Exercice court a>
Pouvez-vous résumer en deux phrases le texte sur la karstologie ?
━━ Texte à lire
Par ailleurs, le Karst est l'un des rares types de paysages présentant une troisième dimension, étant admis que le paysage "normal" correspond à une surface - donc à deux dimensions - déformée. Les réseaux de cavités de l'endokarst, qui ajoutent une dimension souterraine supplémentaire, expliquent les particularités de l'exokarst.
Le problème fondamental de la karstologie est d'expliquer les rapports complexes existant entre le paysage karstique et son drainage souterrain. Le problème pratique est donc d'obtenir un stock de données aériennes et souterraines homogènes permettant de mettre en rapport la dynamique actuelle, observées sous diverses latitudes et altitudes, avec les formes et remplissages connus en surface et sous terre. Le cas des paléokarsts ne sera pas envisagé ici.
La karstologie se présente comme une science charnière, exploitant les données hydrogéologiques, géochimiques, géotechniques, etc., dont les méthodes conditionnent son développement. En outre, de par sa composante endokarstique elle est inséparable de la pratique spéléologique, et, plus particulièrement, de la découverte des grands réseaux souterrains susceptibles d'être mis en rapport avec l'hydrographie superficielle.
Dans le cadre de cette note, nous ne considérerons que 4 disciplines complémentaires, ayant joué un rôle déterminant dans le développement de la karstologie :
Nous subdiviserons le développement de la karstologie en 5 étapes :
Les deux formes caractéristiques d'un karst sont les cavernes (grottes et gouffres) et, dans le paysage, les bassins fermés (dolines et poljes). Elles s'associent aux formes non-karstiques (vallées, rivages, volcans, ...) pour créer des paysages et des structures géologiques de types variés.
Les grottes et cavernes furent longtemps considérées, soit comme des curiosités naturelles - assimilables aux rocailles décorant les jardins du XVIIème siècle -, soit comme un mode d'explication d'ailleurs mythique - renvoyons à Platon et à Kircher (Ellenberger, 1988) . Les paysages et les cavités du Karst de Carniole (Slovénie actuelle) attirèrent l'attention des voyageurs, citons Schônleben (1681) et Valvasor (1689), cela jusqu'en 1854, date de la publication, par l'Académie des Sciences de Vienne, de "Die Grotten ... Adelsberg..." du Dr Adolf Schmidl, présentant les explorations poursuivies pendant 4 ans dans les 8 km de galeries des grottes d'Adelsberg-Postumia. A. Schmidl "doit être considéré ... comme le véritable organisateur de la spélaeologie" (Martel, 1894). Ajoutons, qu'en France, le réseau de la Grotte de Miremont-Rouffignac (Dordogne), long de 4 900 m, était connu depuis le XVIème siècle (Belleforest, 1575) et fut topographié pour la première fois en 1770 (Bouchereau, 1966) ; mais cette curiosité n'avait pas suscité un intérêt réel.
━━━━
Exercice court b>
Extrayez des enregistrements chaque ligne qui contient le mot « great ».
━━ Enregistrements fournis
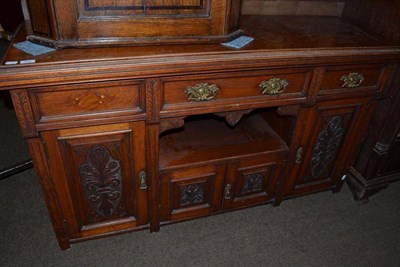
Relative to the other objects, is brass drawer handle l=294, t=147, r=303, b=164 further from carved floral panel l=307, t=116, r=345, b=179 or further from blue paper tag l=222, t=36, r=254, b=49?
blue paper tag l=222, t=36, r=254, b=49

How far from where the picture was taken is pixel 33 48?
1.19m

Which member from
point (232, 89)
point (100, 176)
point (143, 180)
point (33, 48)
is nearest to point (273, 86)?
point (232, 89)

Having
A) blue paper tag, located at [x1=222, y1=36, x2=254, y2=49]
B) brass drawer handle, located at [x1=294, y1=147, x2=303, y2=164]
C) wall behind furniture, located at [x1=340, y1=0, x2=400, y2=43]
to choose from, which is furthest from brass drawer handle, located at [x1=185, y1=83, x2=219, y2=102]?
wall behind furniture, located at [x1=340, y1=0, x2=400, y2=43]

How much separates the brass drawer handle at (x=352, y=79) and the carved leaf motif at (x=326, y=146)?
198 mm

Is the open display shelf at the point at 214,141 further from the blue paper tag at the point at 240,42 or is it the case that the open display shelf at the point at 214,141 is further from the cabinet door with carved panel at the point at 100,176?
the blue paper tag at the point at 240,42

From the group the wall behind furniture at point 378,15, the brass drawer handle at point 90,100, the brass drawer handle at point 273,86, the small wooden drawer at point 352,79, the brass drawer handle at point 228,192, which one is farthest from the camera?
the brass drawer handle at point 228,192

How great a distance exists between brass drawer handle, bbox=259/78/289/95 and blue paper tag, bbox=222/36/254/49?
18 centimetres

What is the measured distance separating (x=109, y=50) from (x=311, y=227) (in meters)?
1.47

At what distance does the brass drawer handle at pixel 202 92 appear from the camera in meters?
1.30

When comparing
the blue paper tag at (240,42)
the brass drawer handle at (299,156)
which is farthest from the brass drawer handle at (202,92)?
the brass drawer handle at (299,156)

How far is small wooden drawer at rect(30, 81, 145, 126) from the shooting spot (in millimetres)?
1152

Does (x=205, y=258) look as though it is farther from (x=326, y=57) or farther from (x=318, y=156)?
(x=326, y=57)

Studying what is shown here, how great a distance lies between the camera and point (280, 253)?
5.70 ft

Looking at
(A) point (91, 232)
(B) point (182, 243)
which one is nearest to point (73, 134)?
(A) point (91, 232)
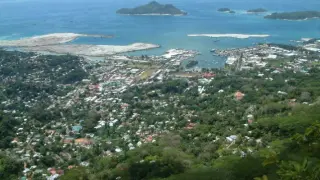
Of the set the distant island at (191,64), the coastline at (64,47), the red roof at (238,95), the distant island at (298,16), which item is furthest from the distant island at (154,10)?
the red roof at (238,95)

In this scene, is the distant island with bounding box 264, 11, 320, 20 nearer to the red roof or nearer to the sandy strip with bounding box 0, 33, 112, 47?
the sandy strip with bounding box 0, 33, 112, 47

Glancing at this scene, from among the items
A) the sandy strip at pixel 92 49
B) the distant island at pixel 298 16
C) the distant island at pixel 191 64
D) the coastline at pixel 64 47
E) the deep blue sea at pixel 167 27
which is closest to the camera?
the distant island at pixel 191 64

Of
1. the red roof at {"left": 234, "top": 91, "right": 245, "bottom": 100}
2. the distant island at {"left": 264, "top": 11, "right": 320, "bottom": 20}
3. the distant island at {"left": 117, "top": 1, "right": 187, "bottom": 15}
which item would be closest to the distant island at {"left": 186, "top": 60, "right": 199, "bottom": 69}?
the red roof at {"left": 234, "top": 91, "right": 245, "bottom": 100}

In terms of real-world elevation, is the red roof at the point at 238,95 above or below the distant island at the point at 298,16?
below

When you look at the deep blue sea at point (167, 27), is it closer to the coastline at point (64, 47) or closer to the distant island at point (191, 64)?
the distant island at point (191, 64)

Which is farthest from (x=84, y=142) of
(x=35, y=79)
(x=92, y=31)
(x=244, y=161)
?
(x=92, y=31)

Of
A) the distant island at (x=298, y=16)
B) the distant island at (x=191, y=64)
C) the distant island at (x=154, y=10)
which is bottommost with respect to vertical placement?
the distant island at (x=191, y=64)

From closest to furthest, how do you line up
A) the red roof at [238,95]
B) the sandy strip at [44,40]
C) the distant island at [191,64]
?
the red roof at [238,95] < the distant island at [191,64] < the sandy strip at [44,40]
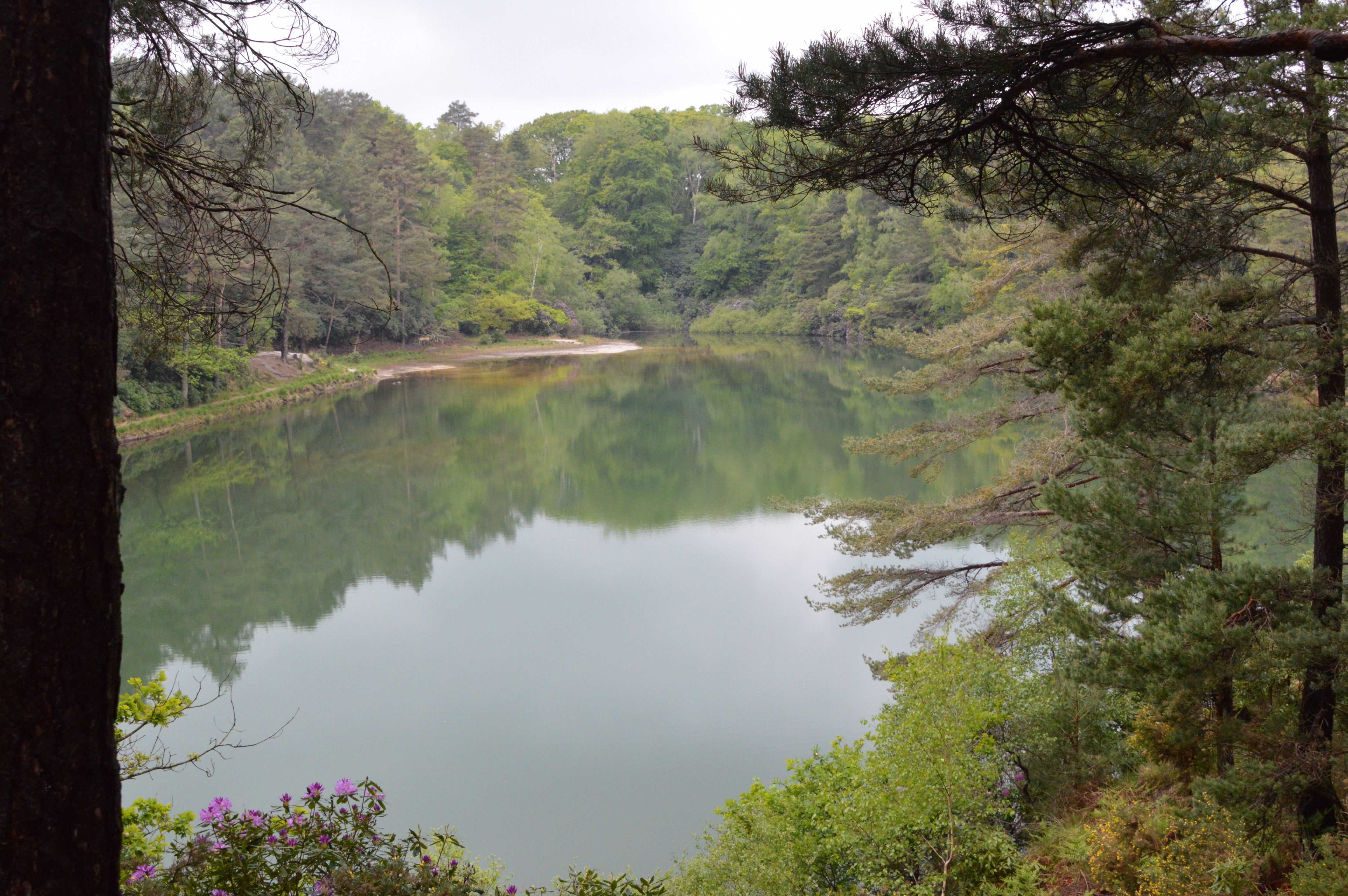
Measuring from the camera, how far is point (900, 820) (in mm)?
4668

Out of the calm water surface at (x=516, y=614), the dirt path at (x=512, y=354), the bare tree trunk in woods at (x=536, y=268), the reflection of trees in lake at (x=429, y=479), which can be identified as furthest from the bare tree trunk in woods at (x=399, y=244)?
the calm water surface at (x=516, y=614)

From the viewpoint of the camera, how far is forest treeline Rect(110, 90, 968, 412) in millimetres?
25922

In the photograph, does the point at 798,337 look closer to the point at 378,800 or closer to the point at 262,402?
the point at 262,402

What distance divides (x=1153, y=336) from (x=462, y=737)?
6.29 meters

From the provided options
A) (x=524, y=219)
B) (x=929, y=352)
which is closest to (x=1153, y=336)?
(x=929, y=352)

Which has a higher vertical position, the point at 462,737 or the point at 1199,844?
the point at 1199,844

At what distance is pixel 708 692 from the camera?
8.57 meters

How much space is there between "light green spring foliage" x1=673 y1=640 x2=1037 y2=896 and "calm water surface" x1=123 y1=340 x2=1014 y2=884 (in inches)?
46.3

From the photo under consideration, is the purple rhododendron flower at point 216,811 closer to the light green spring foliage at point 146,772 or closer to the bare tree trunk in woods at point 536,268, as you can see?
the light green spring foliage at point 146,772

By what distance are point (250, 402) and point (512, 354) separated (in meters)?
14.3

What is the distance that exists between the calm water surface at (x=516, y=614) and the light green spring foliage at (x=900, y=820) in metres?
1.18

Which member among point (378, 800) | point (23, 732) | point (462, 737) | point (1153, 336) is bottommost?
point (462, 737)

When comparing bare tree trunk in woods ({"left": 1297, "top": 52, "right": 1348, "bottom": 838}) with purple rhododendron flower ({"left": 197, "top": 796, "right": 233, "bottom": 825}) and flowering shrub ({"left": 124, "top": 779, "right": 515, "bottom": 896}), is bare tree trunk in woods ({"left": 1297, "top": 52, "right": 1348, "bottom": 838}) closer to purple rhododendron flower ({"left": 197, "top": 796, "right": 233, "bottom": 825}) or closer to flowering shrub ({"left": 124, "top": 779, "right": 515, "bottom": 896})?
flowering shrub ({"left": 124, "top": 779, "right": 515, "bottom": 896})

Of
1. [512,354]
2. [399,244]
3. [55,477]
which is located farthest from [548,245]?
[55,477]
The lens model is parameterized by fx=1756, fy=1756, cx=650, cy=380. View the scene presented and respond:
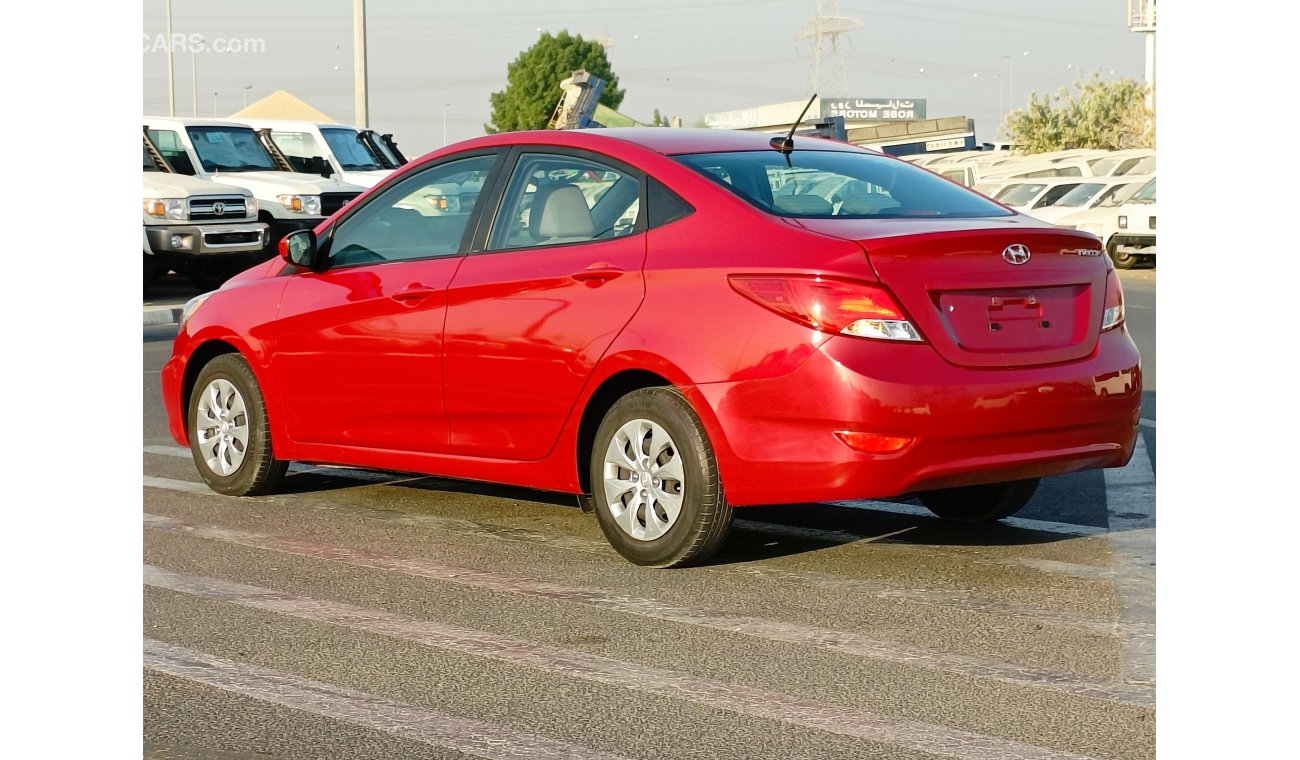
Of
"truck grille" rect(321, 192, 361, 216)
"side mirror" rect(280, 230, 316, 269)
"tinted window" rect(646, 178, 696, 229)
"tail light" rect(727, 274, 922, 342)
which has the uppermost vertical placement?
"truck grille" rect(321, 192, 361, 216)

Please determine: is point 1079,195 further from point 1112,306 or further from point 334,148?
point 1112,306

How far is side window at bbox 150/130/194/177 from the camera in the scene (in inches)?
906

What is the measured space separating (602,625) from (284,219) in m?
18.5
━━━━
Réponse complète a>
Le karst se distingue par une troisième dimension, souterraine, puisque les réseaux de cavités de l'endokarst expliquent les particularités de l'exokarst, et la karstologie cherche à expliquer les rapports complexes entre le paysage karstique et son drainage souterrain. Science charnière exploitant notamment des données hydrogéologiques, géochimiques et géotechniques, elle est inséparable de la pratique spéléologique, et ses deux formes caractéristiques sont les cavernes et les bassins fermés.

Réponse complète b>
How great a distance exists between brass drawer handle, bbox=259/78/289/95 and blue paper tag, bbox=222/36/254/49?
Studying what is shown here, how great a distance lies between the camera and point (280, 253)?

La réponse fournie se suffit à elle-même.